-------- Data provided

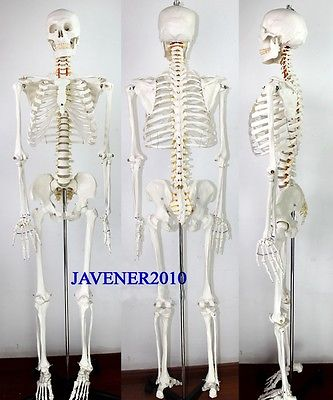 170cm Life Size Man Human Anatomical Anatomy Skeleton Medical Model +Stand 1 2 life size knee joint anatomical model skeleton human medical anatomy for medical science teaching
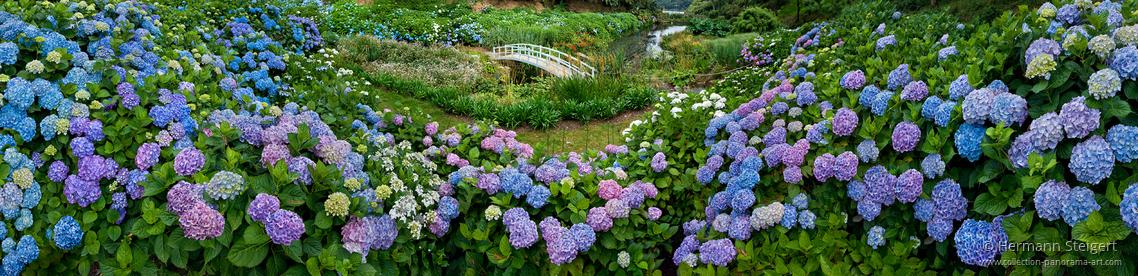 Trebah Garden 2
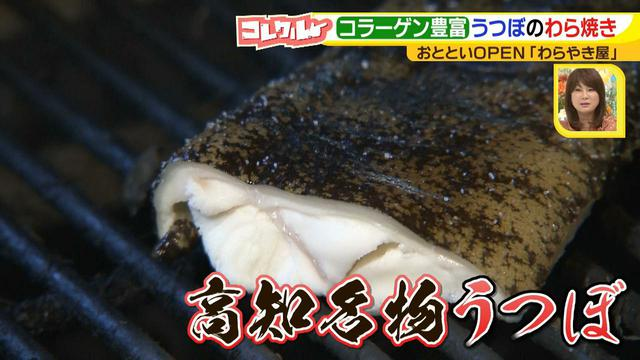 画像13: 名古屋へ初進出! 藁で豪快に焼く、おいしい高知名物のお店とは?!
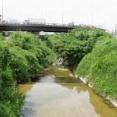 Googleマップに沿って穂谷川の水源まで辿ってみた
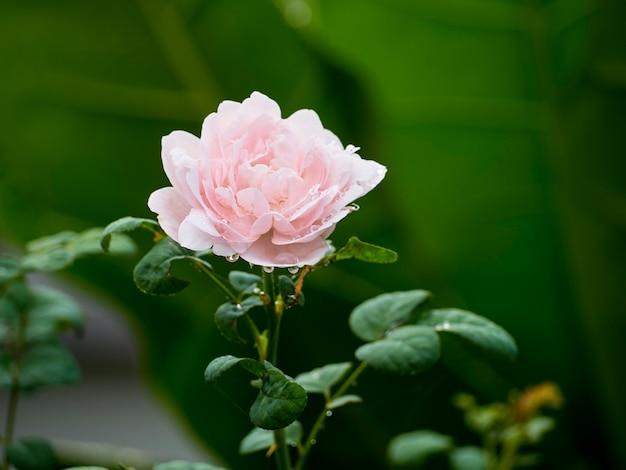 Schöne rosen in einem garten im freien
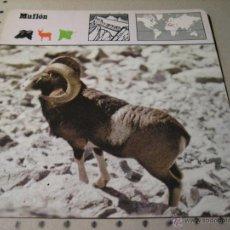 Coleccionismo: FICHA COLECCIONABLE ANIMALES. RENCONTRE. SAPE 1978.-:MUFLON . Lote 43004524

----------------
-------- Data provided

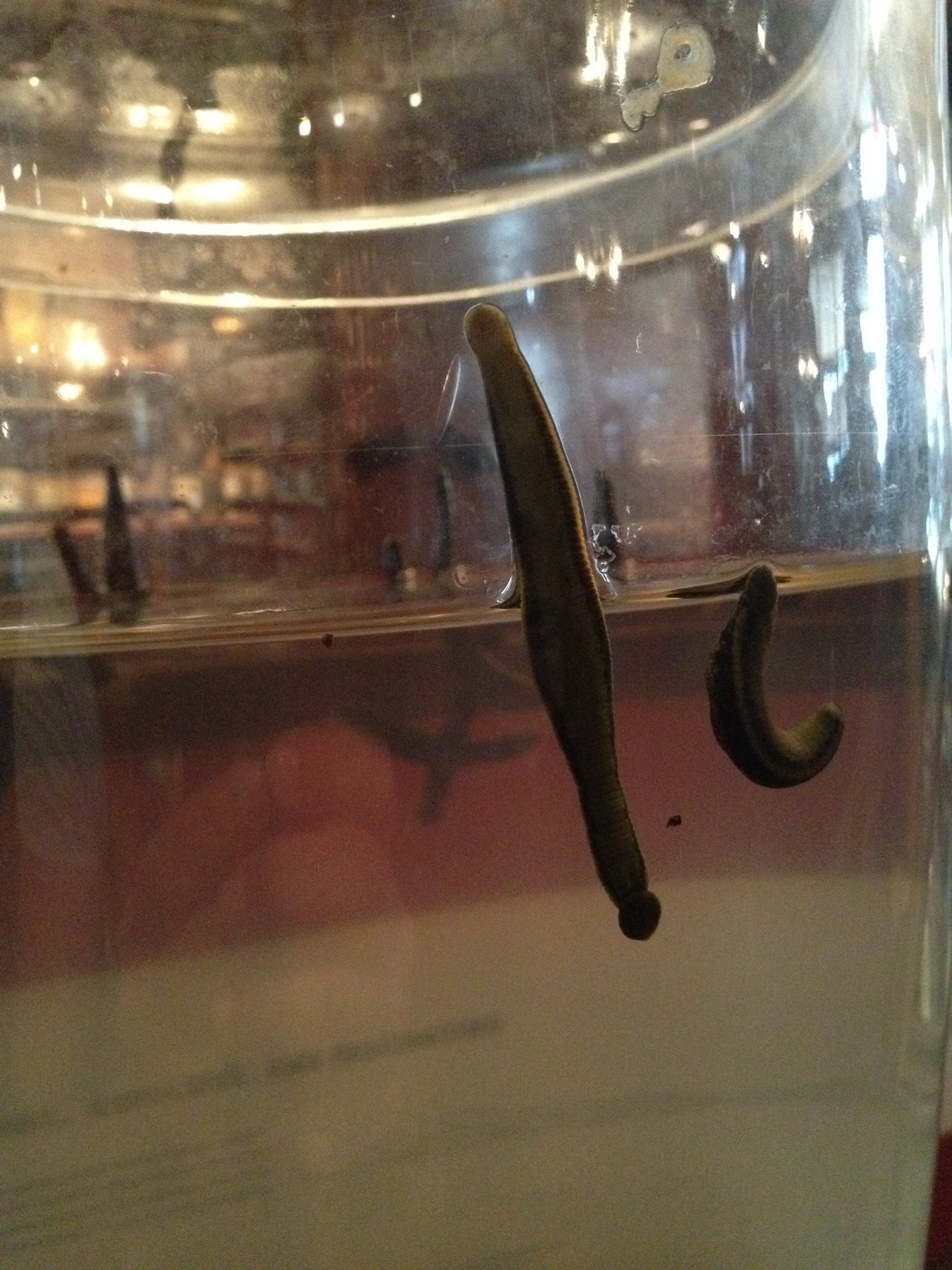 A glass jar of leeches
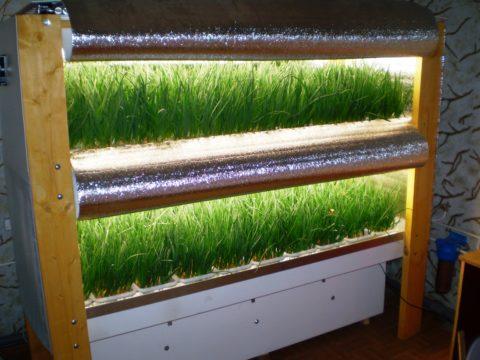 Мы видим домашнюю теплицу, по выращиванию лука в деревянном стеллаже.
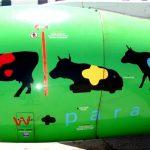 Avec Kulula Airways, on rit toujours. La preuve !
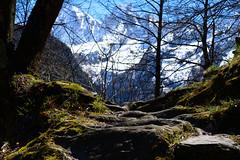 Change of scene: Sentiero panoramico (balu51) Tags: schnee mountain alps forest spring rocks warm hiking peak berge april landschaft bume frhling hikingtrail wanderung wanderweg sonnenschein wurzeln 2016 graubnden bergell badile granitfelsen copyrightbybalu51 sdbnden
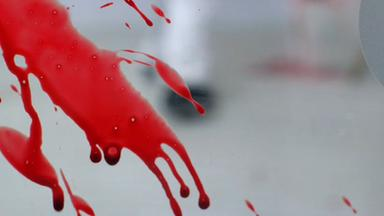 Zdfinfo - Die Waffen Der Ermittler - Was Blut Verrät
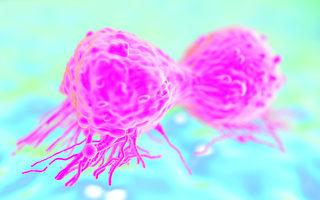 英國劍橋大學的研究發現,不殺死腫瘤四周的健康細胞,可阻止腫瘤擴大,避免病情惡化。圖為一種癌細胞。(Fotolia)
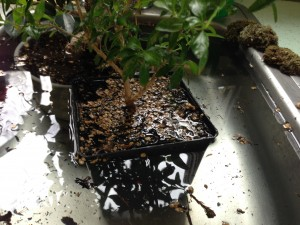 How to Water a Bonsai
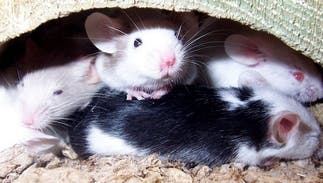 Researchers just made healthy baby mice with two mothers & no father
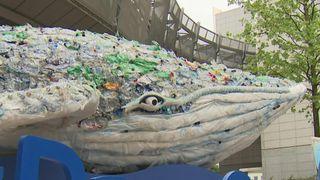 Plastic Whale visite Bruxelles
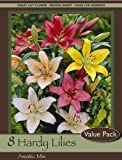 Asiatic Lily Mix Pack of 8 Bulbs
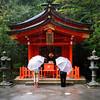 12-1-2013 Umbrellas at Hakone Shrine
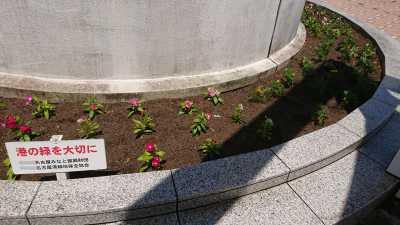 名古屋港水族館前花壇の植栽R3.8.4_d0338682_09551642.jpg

----------------
-------- Data provided

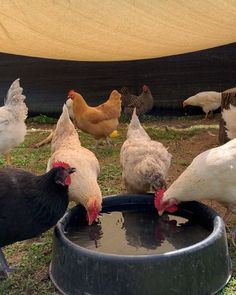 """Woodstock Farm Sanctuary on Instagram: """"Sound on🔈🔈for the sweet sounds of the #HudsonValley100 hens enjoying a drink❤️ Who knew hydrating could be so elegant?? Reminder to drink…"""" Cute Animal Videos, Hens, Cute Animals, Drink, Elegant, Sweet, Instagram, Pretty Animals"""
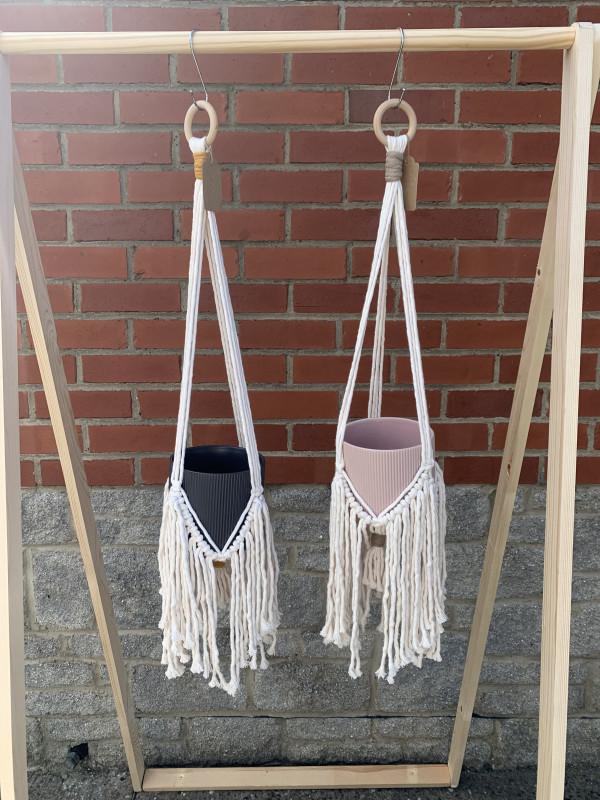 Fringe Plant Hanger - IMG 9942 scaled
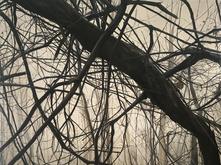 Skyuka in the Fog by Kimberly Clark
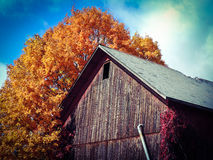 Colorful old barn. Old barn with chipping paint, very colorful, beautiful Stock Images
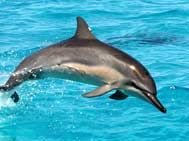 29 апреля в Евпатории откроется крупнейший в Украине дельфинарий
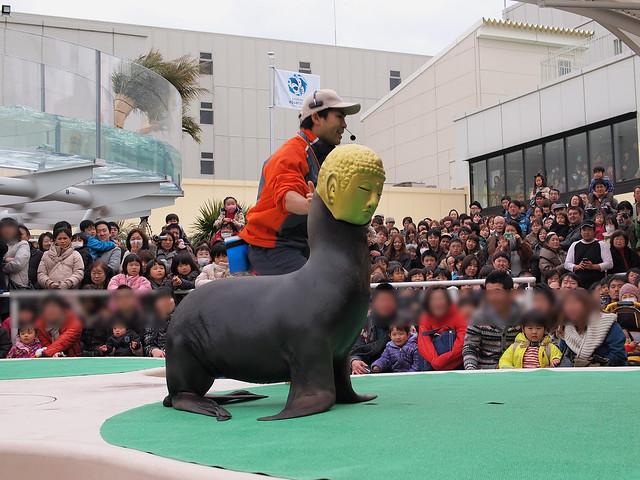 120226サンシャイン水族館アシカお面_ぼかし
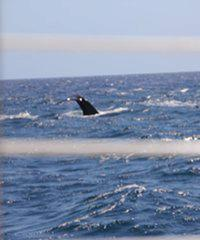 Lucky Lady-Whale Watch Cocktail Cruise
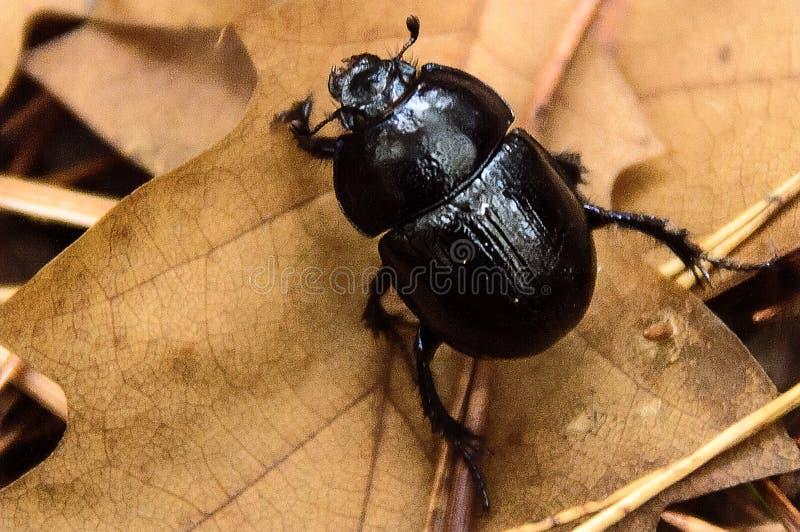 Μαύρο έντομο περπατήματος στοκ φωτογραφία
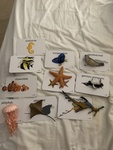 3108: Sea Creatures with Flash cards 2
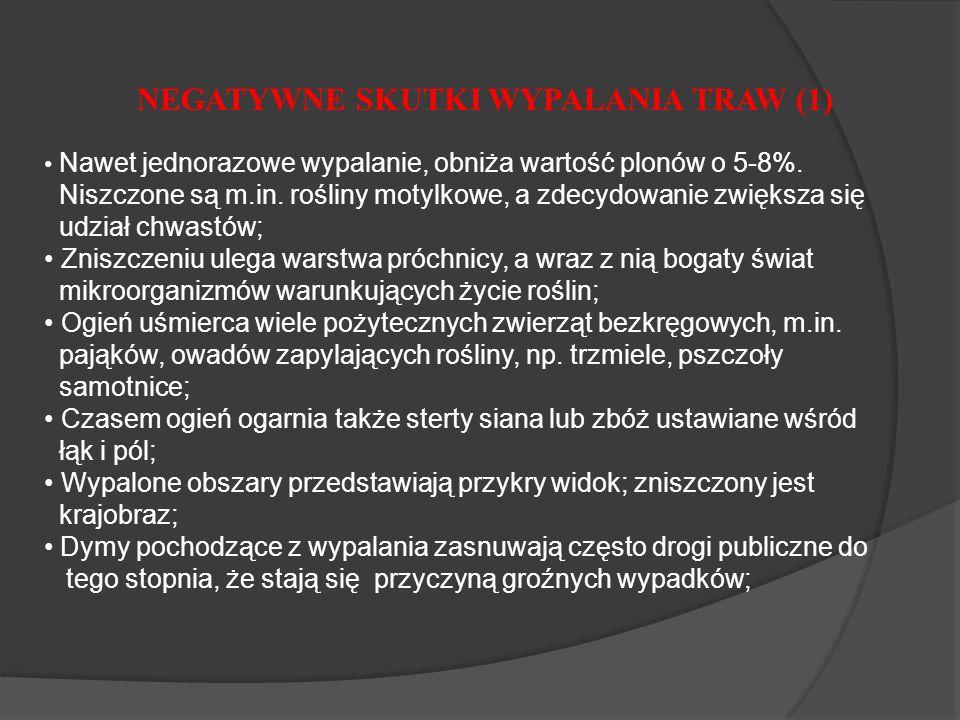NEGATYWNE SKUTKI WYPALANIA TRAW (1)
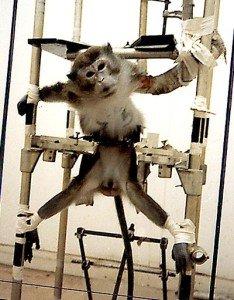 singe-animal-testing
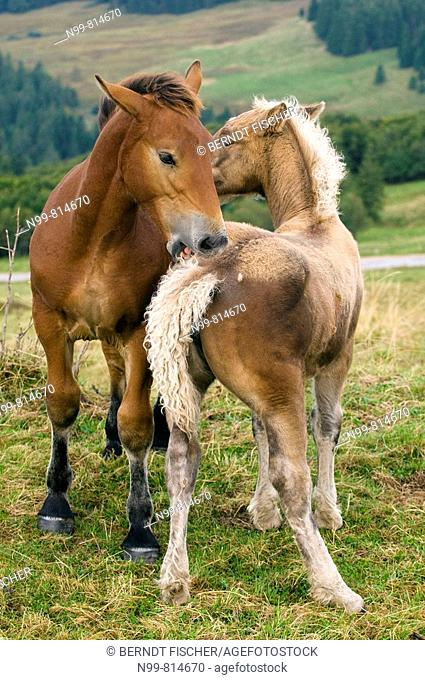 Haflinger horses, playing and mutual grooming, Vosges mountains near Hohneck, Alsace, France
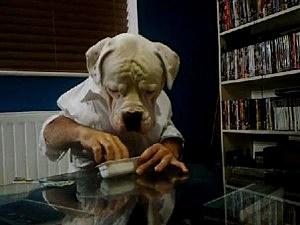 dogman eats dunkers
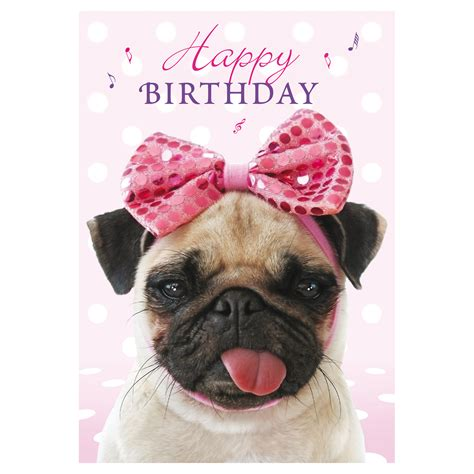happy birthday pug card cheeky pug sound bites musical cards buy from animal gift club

----------------

## What to produce
What is needed is an exact copy of the lines above from the one with "Lucky Lady-Whale Watch Cocktail Cruise" to the one with "happy birthday pug", both ends kept, and nothing more; please leave the pictures out.

## Answer box
 Lucky Lady-Whale Watch Cocktail Cruise
 Μαύρο έντομο περπατήματος στοκ φωτογραφία
 3108: Sea Creatures with Flash cards 2
NEGATYWNE SKUTKI WYPALANIA TRAW (1)
 singe-animal-testing
 Haflinger horses, playing and mutual grooming, Vosges mountains near Hohneck, Alsace, France
 dogman eats dunkers
happy birthday pug card cheeky pug sound bites musical cards buy from animal gift club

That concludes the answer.